As far as eating hamburgers, I don’t care who eats hamburgers. Even if it ends up costing more in medical payouts. All I’ll do, if I think I’m being adversely affected (monetarily speaking) - I’ll just go with an insurance company who excludes hamburger eaters or who makes them pay a higher premium.
However since I doubt the affect of hamburgers on the health insurance system - I think that’s just something where you’re grasping at straws.
AND THEN ... the issue is not about who is offended. It’s specifically not wanting to be directly poisoned against my will. Another person’s rights stop exactly where it tramples on another person’s rights.
“Not being offended” is not one of those rights. In fact, in the US Constitution, in the area of speech, there is NO RIGHT, to “not be offended”. In fact, the US Constitution protects OFFENSIVE SPEECH.

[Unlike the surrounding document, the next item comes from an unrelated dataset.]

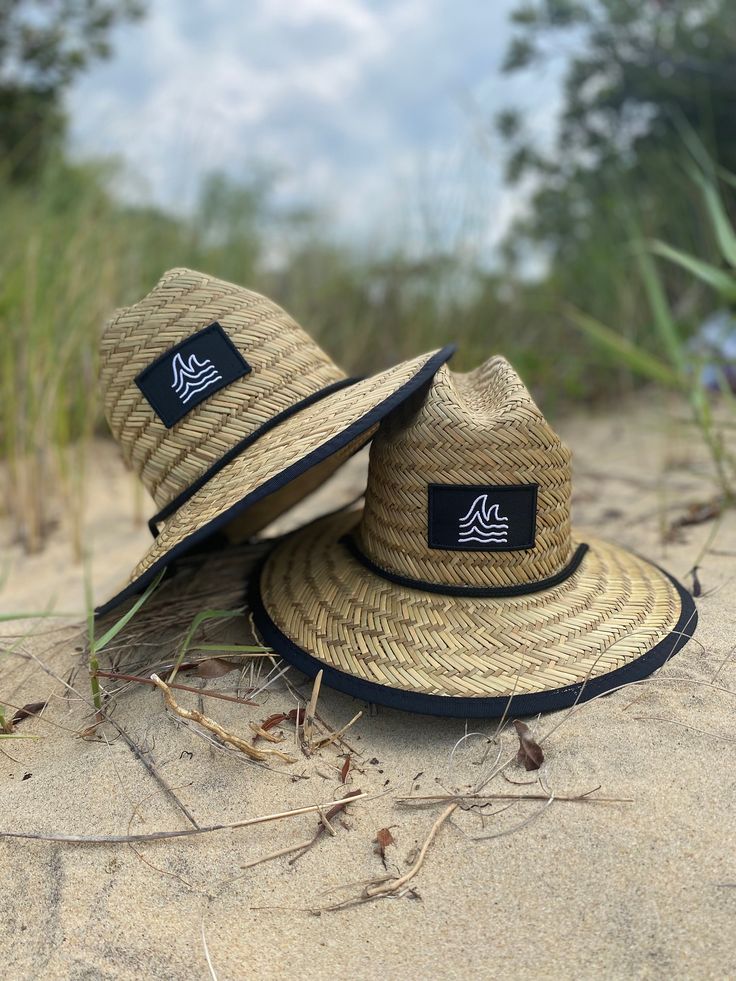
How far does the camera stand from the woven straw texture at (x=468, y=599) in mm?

SO ... you’re barking up the wrong tree, if you’re insisting on “not being offended”.
I would like to see those studies that say six to ten inches is sufficient. If that’s the case, then those medical facilities that have signs about not smoking next to their building - should not be able to enforce that if the person is ten inches away from the building ... LOL ...
and your a conservative?
Yep, a conservative who believes your rights stop right where mine begin.
AFTER THE FACT!
There is absolutely no evidence of second hand smoke causing any health concerns for non smokers......NONE!
Its specifically not wanting to be directly poisoned against my will.
I will repeat myself: There is absolutely no evidence whatsoever that second hand smoke cause deadly health concerns to non smokers......NONE!
You're the one barking up the wrong tree dog!
But I digress, alcohol consumption has caused more deaths, more family break ups, more spousal abuse, more child abuse and more highway tragedies and more murders in a single year than second hand smoke has done in it's lifetime..........
I would suggest you take your own self righteousness and direct it towards a legitimate societal concern than focus on the smokers who have done everything in their power, suffered every indignity you pius bastards have thrown at us in order to not offend you.....
If you're so concerned about health and safety, then I would suggest you get your priorities straight bro........but then again, you like your beer and/or wine don't you? No sense in goring that oxen is there?
http://www.cato.org/publications/commentary/secondhand-smoke-charade
I have found that the anti-smoking Nazis are most uncompromising when it comes to letting others smoke. They’re like the woman who protested a neighbor smoking in his own house 300 yards away because she could smell second hand smoke from inside her house. Either the woman has a nose better than a bloodhound or she suffers from some mental illness. I’m betting on the latter case. If I smoke in my own home or vehicle, it’s none of your damn business! Screw you nanny anti-smoking fascists.